**Work to be completed**
Output every entry exactly as written, skipping any pictures.

(Part of a data file)
--- start ---

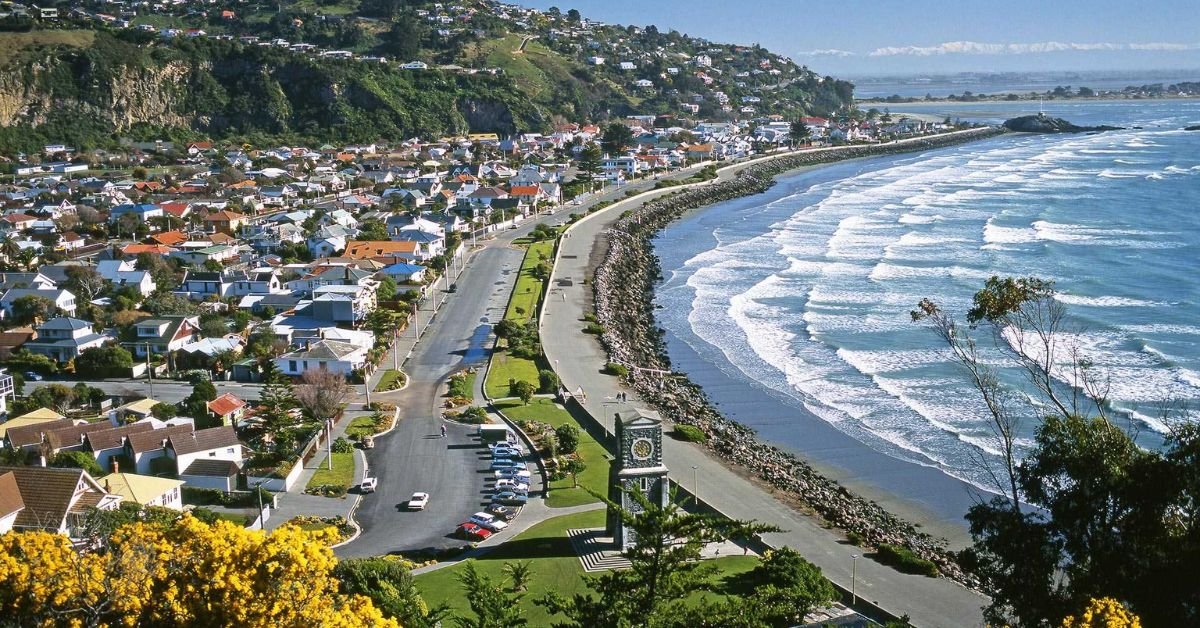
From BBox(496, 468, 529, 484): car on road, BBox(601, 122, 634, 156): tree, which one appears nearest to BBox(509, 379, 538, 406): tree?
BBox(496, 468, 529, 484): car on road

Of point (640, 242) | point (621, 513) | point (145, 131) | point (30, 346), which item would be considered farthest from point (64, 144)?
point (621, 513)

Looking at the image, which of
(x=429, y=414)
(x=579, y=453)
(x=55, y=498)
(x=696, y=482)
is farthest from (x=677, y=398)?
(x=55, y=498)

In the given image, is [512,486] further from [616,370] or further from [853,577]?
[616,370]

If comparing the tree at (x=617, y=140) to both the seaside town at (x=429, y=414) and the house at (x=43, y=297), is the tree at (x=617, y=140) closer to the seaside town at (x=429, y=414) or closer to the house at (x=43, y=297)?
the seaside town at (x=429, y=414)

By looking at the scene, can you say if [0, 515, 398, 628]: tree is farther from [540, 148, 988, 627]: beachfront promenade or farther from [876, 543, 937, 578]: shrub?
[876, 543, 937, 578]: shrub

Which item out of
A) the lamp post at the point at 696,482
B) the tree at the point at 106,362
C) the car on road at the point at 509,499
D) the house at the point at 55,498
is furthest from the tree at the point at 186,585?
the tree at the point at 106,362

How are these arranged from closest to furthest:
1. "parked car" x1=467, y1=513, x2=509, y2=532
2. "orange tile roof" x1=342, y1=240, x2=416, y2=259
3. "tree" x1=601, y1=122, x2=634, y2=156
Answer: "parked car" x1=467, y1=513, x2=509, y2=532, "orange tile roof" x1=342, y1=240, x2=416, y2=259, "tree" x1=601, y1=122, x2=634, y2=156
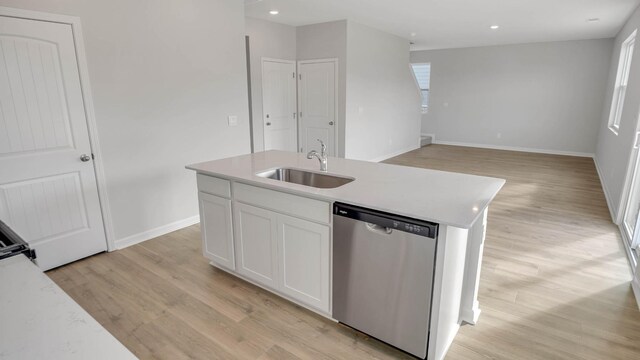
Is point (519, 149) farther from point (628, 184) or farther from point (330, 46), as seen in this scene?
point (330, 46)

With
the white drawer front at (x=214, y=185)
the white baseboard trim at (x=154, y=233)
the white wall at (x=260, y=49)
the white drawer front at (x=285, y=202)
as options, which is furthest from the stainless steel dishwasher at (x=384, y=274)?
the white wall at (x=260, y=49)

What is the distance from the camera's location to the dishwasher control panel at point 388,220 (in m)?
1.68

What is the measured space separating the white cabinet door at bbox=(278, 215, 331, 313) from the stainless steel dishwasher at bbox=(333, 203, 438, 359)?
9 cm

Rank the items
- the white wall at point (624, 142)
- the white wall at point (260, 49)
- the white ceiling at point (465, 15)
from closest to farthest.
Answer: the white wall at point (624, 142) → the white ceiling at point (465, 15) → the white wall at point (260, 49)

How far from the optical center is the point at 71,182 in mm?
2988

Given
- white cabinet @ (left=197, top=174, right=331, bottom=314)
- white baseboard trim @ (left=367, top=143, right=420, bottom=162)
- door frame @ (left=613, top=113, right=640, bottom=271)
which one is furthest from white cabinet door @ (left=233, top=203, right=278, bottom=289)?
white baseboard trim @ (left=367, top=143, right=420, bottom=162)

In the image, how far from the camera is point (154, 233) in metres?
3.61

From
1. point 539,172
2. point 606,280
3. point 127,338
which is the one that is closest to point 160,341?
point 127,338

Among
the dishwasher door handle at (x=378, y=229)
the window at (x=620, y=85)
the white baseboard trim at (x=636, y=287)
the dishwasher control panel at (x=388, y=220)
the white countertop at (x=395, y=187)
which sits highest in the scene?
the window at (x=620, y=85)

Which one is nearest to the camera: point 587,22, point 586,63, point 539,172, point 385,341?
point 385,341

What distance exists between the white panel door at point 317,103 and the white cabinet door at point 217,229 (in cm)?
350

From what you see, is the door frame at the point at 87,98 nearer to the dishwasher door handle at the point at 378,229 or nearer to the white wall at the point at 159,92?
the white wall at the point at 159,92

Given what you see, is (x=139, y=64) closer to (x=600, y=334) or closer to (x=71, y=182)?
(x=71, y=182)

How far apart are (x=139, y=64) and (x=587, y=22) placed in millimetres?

--- end ---

**Expected answer**
From BBox(496, 468, 529, 484): car on road, BBox(601, 122, 634, 156): tree, which one appears nearest to BBox(509, 379, 538, 406): tree?
BBox(496, 468, 529, 484): car on road

Of point (640, 242) | point (621, 513) | point (145, 131) | point (30, 346), which item would be considered farthest from point (64, 144)?
point (621, 513)

Looking at the image, which of
(x=429, y=414)
(x=579, y=453)
(x=55, y=498)
(x=696, y=482)
is farthest from (x=677, y=398)?
(x=55, y=498)

In the given image, is [512,486] further from [616,370] or further from [853,577]?
[616,370]

If comparing the tree at (x=617, y=140) to both the seaside town at (x=429, y=414) and the house at (x=43, y=297), is the tree at (x=617, y=140) closer to the seaside town at (x=429, y=414) or closer to the house at (x=43, y=297)?
the seaside town at (x=429, y=414)

By looking at the scene, can you say if [0, 515, 398, 628]: tree is farther from [540, 148, 988, 627]: beachfront promenade or farther from [876, 543, 937, 578]: shrub?
[876, 543, 937, 578]: shrub

Which item out of
A) the lamp post at the point at 696,482
B) the tree at the point at 106,362
C) the car on road at the point at 509,499
D) the house at the point at 55,498
is furthest from the tree at the point at 186,585?
the tree at the point at 106,362

How are these arranged from closest to furthest:
1. "parked car" x1=467, y1=513, x2=509, y2=532
2. "orange tile roof" x1=342, y1=240, x2=416, y2=259
3. "tree" x1=601, y1=122, x2=634, y2=156
Answer: "parked car" x1=467, y1=513, x2=509, y2=532, "orange tile roof" x1=342, y1=240, x2=416, y2=259, "tree" x1=601, y1=122, x2=634, y2=156
Is point (519, 149) farther from point (628, 184) or farther from point (330, 46), as seen in this scene?
point (330, 46)

With
the white drawer front at (x=214, y=185)
the white baseboard trim at (x=154, y=233)
the white wall at (x=260, y=49)
the white drawer front at (x=285, y=202)
as options, which is furthest from the stainless steel dishwasher at (x=384, y=274)?
the white wall at (x=260, y=49)

What is the distance from the camera's location to the dishwasher control panel at point 388,220 (in m)?
1.68

What is the measured space separating the white cabinet door at bbox=(278, 215, 331, 313) from the stainless steel dishwasher at bbox=(333, 203, 438, 359)?
9 cm

Rank the items
- the white wall at point (624, 142)
- the white wall at point (260, 49)
- the white ceiling at point (465, 15)
from closest to farthest.
Answer: the white wall at point (624, 142) → the white ceiling at point (465, 15) → the white wall at point (260, 49)

How far from the optical center is the point at 71,182 in mm?
2988

Given
- white cabinet @ (left=197, top=174, right=331, bottom=314)
- white baseboard trim @ (left=367, top=143, right=420, bottom=162)
- door frame @ (left=613, top=113, right=640, bottom=271)
which one is furthest from white cabinet door @ (left=233, top=203, right=278, bottom=289)?
white baseboard trim @ (left=367, top=143, right=420, bottom=162)

In the image, how far from the camera is point (154, 233) in metres?
3.61

From
1. point 539,172
2. point 606,280
3. point 127,338
which is the one that is closest to point 160,341?
point 127,338

Among
the dishwasher door handle at (x=378, y=229)
the window at (x=620, y=85)
the white baseboard trim at (x=636, y=287)
the dishwasher control panel at (x=388, y=220)
the white countertop at (x=395, y=187)
which sits highest in the scene?
the window at (x=620, y=85)

Which one is nearest to the camera: point 587,22, point 586,63, point 539,172, point 385,341?
point 385,341

What distance exists between the white panel door at point 317,103 and the white cabinet door at point 217,229 (in cm)?
350

From what you see, is the door frame at the point at 87,98 nearer to the dishwasher door handle at the point at 378,229 or nearer to the white wall at the point at 159,92?
the white wall at the point at 159,92

Given what you see, is (x=139, y=64) closer to (x=600, y=334) or closer to (x=71, y=182)?
(x=71, y=182)

How far apart are (x=139, y=64) and (x=587, y=22) placed in millimetres?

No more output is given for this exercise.